Nicht in jedem Fall drängt das Blaue Kreuz seine Klienten zur Abstinenz. Einige der zehn suchtkranken Männer und Frauen, die in ihren eigenen vier Wänden vom dreiköpfigen Team des Blauen Kreuzes betreut werden, trinken nach wie vor mäßig. Doch in der neuen WG ginge das nicht. Würde einer der drei rückfällig, wäre das eine Katastrophe für die beiden anderen.

Schnaps schon im Babyfläschchen

Die drei sind etwa gleich alt, zwischen 51 und 58. In diesem Alter noch mal in eine WG zu ziehen – war das nicht eine schwere Entscheidung? Kurt H. lacht: "Für mich absolut nicht." Die anderen nicken. Keiner von ihnen hat eine Familie. Kontaktabbrüche, Trennungen und Scheidungen erlebten sie als Folge ihrer Sucht. "Ich habe nun immerhin wieder Kontakt mit meiner Tochter", sagt Kurt H. Via Internet nahmen die beiden Verbindung auf. Nach vier Jahren Funkstille. So erfuhr Kurt H., dass er seit zwei Monaten Opa ist.
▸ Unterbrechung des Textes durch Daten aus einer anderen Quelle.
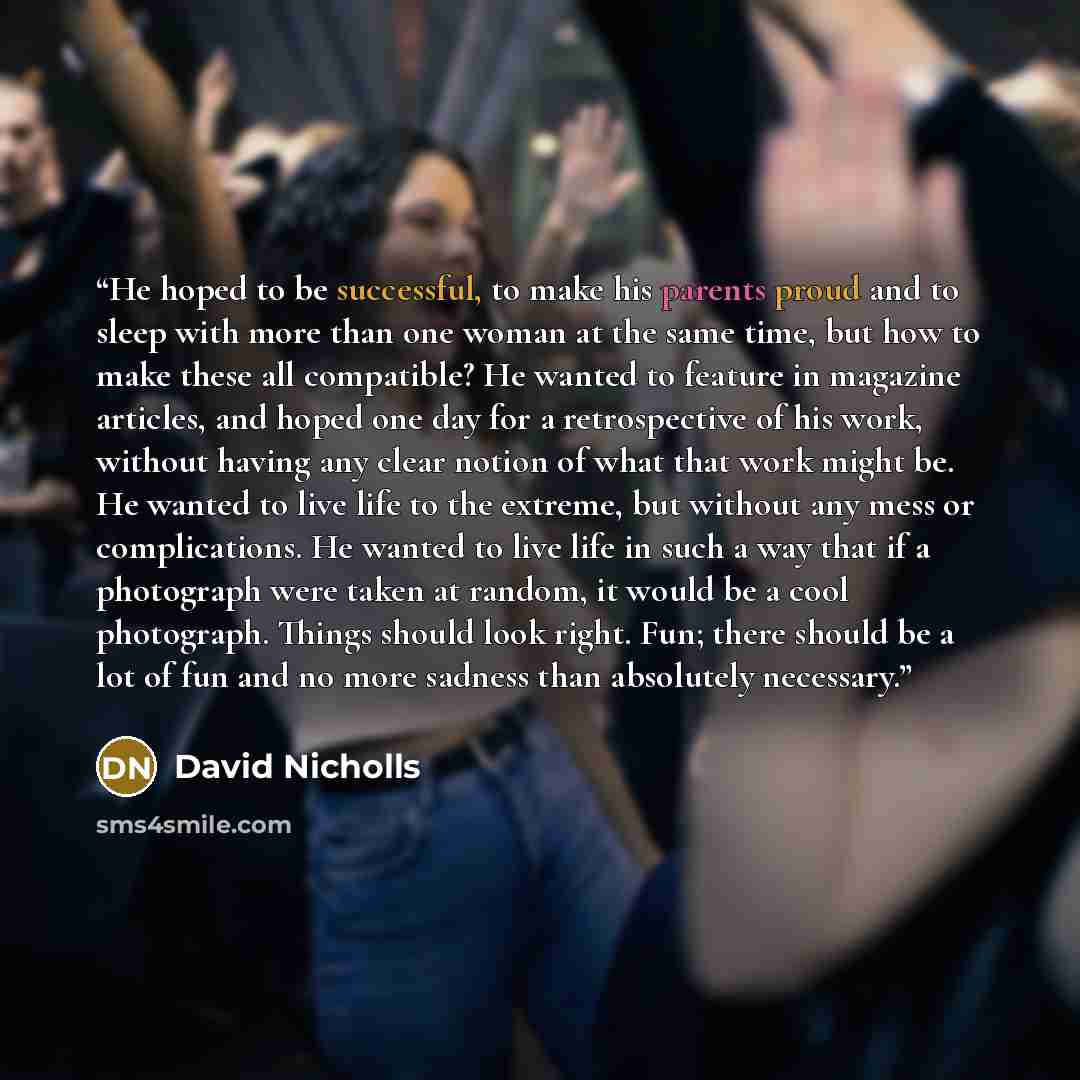 “He hoped to be successful, to make his parents proud and to sleep with more than one woman at the same time, but how to make these all compatible? He wanted to feature in magazine articles, and hoped one day for a retrospective of his work, without having any clear notion of what that work might…” quote by David Nicholls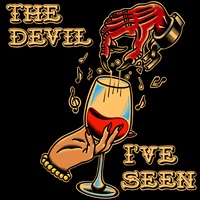 The Devil I've Seen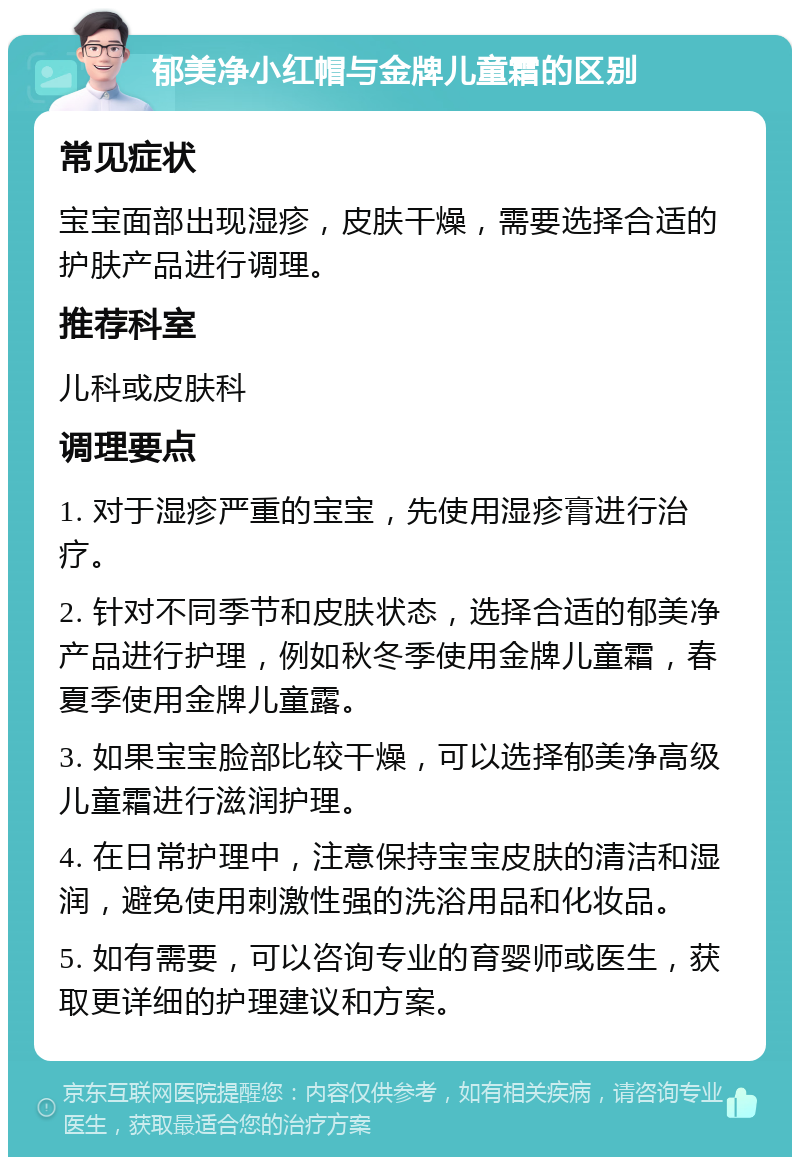 郁美净小红帽与金牌儿童霜的区别 常见症状 宝宝面部出现湿疹，皮肤干燥，需要选择合适的护肤产品进行调理。 推荐科室 儿科或皮肤科 调理要点 1. 对于湿疹严重的宝宝，先使用湿疹膏进行治疗。 2. 针对不同季节和皮肤状态，选择合适的郁美净产品进行护理，例如秋冬季使用金牌儿童霜，春夏季使用金牌儿童露。 3. 如果宝宝脸部比较干燥，可以选择郁美净高级儿童霜进行滋润护理。 4. 在日常护理中，注意保持宝宝皮肤的清洁和湿润，避免使用刺激性强的洗浴用品和化妆品。 5. 如有需要，可以咨询专业的育婴师或医生，获取更详细的护理建议和方案。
Kurt H. hat die heftigste Geschichte zu erzählen. Bei ihm scheint Abhängigkeit programmiert: "Vor etwa 15 Jahren hat mir meine Mutter erzählt, dass sie mir Schnaps ins Fläschchen getan hatte, damit ich ruhig war." Den Vater, einen Alkoholiker, beschreibt Kurt H. als leicht reizbar und hochaggressiv.

Geldsorgen werden weggeschluckt

Als der Bub 14 war, erhielt er vom Vater sein erstes Kneipenbier. Später auf dem Bau, wo er als Spengler und Dachdecker arbeitete, wurde ständig getrunken. Nach der Heirat ging es etwas besser. Bis das dritte Kind auf die Welt kam. Kurt H. verdiente nicht genug, um eine fünfköpfige Familie zu versorgen. Er begann, die ständigen Geldsorgen wegzuschlucken.

Andreas S. entdeckte den Alkohol erst später in seinem Leben als Mittel, sich von Sorgen zu erleichtern. Zum Einschnitt kam es, als ihm vor zwölf Jahren wegen Alkohol der Führerschein abgenommen wurde: "Ich war damals selbstständiger Kurierfahrer." Den Job konnte er vergessen. Andreas S. trank immer mehr. Irgendwann stellte auch er fest, dass er ohne fremde Hilfe nicht mehr rauskommen würde aus der Suchtspirale. In einer Klinik des Blauen Kreuzes ließ er sich elf Monate therapieren. Danach zog er in die WG, wo er noch ein oder zwei Jahre bleiben möchte.

Auslöser war der Stress im Job

"Von der Soziotherapie sind wir es schon gewohnt, mit anderen Menschen zusammenzuleben", sagt Claudia C., die durch ihre rechtliche Betreuerin den dritten WG-Platz erhielt. Auslöser ihrer Suchterkrankung war massiver Stress im Job. Claudia C. war in der Industrieforschung tätig. Der permanente Termindruck führte zu schlimmen Schlafstörungen, die irgendwann einen epileptischen Anfall auslösten. In der Klinik verschrieb man ihr Schlaftabletten. Claudia C. entdeckte das als wunderbares Mittel, runterzukommen. Allmählich brauchte sie immer mehr Medikamente. Als sie keine mehr erhielt, griff sie zum Alkohol.

Fast zwei Jahre suchte das Blaue Kreuz nach einer Wohnung, um eine WG zu gründen, berichtet Karina Bauer. Der Kampf um das Pilotprojekt hat sich gelohnt, sieht sie an dem WG-Trio. Wahrscheinlich hätte es keiner der drei geschafft, nach der langen Therapiezeit auf dem extrem angespannten Wohnungsmarkt Fuß zu fassen. Vor allem zeichnet sich nach den ersten sechs Monaten ab: Die drei helfen einander tatsächlich, abstinent zu bleiben.

Noch in diesem Jahr möchte das Blaue Kreuz eine weitere WG aufmachen. Die Nachfrage ist groß.